This project is aimed at performing a systematic analysis, providing a real breakthough, of the combined effect of wave propagation and numerical discretizations, in order to help in the development of efficient numerical methods mimicking the qualitative properties of continuous waves. This is an important issue for its many applications: irrigation channels, flexible multi-structures, aeronautic optimal design, acoustic noise reduction, electromagnetism, water waves, nonlinear optics, nanomechanics, etc. 

The superposition of the present state of the art in Partial Differential Equations (PDE) and Numerical Analysis is insufficient to understand the spurious high frequency numerical solutions that the interaction of wave propagation and numerical discretizations generates. There are some fundamental questions, as, for instance, dispersive properties, unique continuation, control and inverse problems, which are by now well understood in the context of PDE through the celebrated Strichartz and Carleman inequalities, but which are unsolved and badly understood for numerical approximation schemes.
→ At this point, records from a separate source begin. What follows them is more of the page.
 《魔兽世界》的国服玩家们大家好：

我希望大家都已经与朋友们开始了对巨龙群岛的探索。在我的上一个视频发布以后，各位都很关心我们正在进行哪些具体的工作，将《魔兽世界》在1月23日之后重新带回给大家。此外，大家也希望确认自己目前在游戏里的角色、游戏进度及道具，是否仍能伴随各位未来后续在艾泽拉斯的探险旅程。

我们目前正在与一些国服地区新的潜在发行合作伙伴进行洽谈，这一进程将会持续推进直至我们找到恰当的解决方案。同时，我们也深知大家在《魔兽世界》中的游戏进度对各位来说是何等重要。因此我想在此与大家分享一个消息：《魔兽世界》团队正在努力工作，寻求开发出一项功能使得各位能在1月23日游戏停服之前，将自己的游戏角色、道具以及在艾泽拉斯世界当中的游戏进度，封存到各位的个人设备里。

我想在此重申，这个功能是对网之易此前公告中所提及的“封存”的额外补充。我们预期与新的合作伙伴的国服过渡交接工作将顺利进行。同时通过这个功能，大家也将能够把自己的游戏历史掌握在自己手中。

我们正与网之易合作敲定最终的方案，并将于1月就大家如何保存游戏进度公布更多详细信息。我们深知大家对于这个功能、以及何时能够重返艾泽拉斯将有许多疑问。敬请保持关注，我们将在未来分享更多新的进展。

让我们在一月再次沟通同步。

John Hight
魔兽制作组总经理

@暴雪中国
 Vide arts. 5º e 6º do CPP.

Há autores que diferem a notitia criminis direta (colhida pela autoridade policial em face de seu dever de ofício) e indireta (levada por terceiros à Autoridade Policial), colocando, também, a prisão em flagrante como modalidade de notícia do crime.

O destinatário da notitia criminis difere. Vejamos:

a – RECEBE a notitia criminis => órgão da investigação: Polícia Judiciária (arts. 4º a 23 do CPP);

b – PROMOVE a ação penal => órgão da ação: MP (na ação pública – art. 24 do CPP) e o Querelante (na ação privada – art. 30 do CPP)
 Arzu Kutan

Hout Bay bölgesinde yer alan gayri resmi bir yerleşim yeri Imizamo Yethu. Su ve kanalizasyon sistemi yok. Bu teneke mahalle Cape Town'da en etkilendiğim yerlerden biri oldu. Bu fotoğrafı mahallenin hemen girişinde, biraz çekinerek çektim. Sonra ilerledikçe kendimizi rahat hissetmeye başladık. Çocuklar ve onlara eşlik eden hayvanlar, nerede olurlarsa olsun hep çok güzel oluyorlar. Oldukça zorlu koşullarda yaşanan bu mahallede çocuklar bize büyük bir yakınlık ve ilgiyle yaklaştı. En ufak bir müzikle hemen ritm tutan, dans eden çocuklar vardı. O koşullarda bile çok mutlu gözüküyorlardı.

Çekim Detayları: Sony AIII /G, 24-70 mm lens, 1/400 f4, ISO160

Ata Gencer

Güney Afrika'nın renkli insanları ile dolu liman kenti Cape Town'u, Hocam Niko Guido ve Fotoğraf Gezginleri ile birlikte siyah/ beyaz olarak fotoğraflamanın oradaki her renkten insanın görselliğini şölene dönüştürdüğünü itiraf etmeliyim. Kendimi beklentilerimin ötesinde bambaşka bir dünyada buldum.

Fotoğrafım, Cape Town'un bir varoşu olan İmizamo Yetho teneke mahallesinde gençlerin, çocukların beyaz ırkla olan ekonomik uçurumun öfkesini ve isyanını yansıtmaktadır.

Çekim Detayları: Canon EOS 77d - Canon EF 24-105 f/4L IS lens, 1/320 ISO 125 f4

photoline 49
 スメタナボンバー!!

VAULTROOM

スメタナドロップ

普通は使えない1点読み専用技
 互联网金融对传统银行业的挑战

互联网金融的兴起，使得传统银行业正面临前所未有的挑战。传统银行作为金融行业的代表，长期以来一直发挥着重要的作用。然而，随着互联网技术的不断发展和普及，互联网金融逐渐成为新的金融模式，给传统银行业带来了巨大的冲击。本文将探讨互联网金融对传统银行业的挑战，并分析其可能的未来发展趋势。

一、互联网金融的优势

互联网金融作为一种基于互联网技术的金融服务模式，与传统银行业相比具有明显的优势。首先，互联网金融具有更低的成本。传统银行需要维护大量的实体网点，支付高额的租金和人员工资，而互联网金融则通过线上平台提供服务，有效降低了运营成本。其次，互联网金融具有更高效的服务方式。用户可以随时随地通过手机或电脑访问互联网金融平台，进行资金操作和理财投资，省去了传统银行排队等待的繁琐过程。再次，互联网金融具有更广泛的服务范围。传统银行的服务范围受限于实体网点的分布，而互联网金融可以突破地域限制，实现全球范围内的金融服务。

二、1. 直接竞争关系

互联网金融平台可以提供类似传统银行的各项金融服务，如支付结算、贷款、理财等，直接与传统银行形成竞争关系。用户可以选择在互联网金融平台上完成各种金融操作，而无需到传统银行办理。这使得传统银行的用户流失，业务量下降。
The aim of this project is to systematically address some of these issues, developing new analytical and numerical tools, which require new significant developments, much beyond the frontiers of classical numerical analysis, to incorporate ideas and tools from Microlocal and Harmonic Analysis.

The research to be developed in this project will provide new analytical tools and numerical schemes. Simultaneously, it will contribute to significant progress in some applied fields in which the issues under consideration play a key role.

In parallel with the analytical and numerical analysis of these problems, a mathematical simulation platform will be set to perform computer simulations and explore and visualize some of the most relevant and complex phenomena.

Task A: A posteriori analysis techniques for the propagation of numerical waves

Task B: Dispersive properties in discrete heterogeneous media

Task C: Numerical analysis of optimal design problems

Task D: Numerical methods for flow control in the presence of shocks

Task E: Numerical versions of qualitative PDE theory